I'm not sure if I get what you mean. An example, perhaps?

15k pageviews/day is nothing in comparision with your server. It can serve at least 10x more without any problem.

--
[vi] www.thongtincongnghe.com
Trang tin điện tử về CNTT, Viễn thông, Điện tử...

The performance of the

bennos's picture

The performance of the website is ok and the setup is for a higher load and additional websites.

My Problem is only the performance free tagging searches. The Usability of the free tagging search formular is not good, if the search of related term is not fast enough. the first results should come faster. On Facebook, free tagging over all schools is really fast.

I will try the taxomy cache patch in advcache. then the tags should come faster from memcache. I hope so.

Does anybody know, how I can benchmark this?

rskhanna's picture

I am not a developer but a very hands-on subject matter expert.

Having been badly burnt by poor performance in the past, I am trying to pre-empt performance issues. Please suggest what is the ideal way to build the site: through taxonomy, content types (CCK) or what?

Expected load:
50-500 users logged in. Approximately 10 times as many anonymous. This may increase further.

Taxonomy:
1500 terms with ten or so cross references:

For example:
Vocabulary 1: all animals
Vocabulary 2: all countries
Vocabulary 3: mammals (so when we query mammals and all animals in the taxonomy, we get a list of mammals)
Vocabulary 4: Profession of user
Vocabulary 5: Type of User

when we query vocabulary 1, 2 and 3, we get all mammals in a particular country, etc.

We will have almost no graphics. We are a text-based information site.

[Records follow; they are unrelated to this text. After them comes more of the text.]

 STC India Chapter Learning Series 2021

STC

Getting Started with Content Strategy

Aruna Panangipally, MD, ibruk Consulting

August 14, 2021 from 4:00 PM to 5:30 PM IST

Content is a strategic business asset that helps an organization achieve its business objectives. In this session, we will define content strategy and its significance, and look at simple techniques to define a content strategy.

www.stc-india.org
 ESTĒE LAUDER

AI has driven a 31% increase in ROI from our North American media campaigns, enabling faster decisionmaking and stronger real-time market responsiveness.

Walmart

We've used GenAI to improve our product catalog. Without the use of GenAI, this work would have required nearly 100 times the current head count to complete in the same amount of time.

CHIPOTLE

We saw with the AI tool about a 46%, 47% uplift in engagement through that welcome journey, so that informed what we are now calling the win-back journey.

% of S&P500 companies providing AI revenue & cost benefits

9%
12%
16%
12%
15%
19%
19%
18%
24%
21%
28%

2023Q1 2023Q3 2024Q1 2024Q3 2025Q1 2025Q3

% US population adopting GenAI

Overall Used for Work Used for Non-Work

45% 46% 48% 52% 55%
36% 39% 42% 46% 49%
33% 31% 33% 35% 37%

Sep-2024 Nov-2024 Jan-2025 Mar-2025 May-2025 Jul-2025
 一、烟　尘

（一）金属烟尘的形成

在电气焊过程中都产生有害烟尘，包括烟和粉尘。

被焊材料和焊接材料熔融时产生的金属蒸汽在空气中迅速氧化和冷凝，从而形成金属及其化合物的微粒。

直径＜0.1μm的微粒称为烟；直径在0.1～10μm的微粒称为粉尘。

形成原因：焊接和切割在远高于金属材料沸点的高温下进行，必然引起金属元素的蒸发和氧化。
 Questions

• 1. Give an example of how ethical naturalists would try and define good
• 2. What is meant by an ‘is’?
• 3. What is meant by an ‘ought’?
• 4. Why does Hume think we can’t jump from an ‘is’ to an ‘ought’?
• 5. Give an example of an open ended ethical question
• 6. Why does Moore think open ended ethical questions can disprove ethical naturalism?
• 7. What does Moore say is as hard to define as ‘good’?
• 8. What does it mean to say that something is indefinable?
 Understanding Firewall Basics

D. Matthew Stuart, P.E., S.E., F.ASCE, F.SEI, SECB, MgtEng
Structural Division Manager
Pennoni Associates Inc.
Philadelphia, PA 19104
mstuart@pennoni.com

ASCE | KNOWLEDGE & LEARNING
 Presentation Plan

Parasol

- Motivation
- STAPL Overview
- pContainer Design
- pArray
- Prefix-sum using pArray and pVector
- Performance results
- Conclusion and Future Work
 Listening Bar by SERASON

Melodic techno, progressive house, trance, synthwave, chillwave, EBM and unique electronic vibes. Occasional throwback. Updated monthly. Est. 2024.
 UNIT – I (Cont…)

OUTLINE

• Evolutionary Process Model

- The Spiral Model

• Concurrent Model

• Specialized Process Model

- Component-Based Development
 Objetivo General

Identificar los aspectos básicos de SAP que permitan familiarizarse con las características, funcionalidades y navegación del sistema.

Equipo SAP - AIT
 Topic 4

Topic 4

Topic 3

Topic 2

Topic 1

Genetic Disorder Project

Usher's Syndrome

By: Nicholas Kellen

How would we like to present the information?
1. Based upon:
1. the level of the users knowledge - beginner, intermediate, advanced
2. The profession of the user - Physician, College Professor, Scientist, Student, hobbyist
3. The type of audience - member of Press, Employer, HR Professional
2. Reverse pyramid format - start with the least information needed and then expand based upon the users need. Do not overwhelm the user with info. Look at the principle of google.com. The centerpiece is a big search box. Info then expand from there. We should have something like that - a simple interface that expands and gets more complicated as per the needs of the users.
3. Topical - like "All about Lions"

What would be best for performance: creating vocabularies, building content types through CCK, what do you all recommend?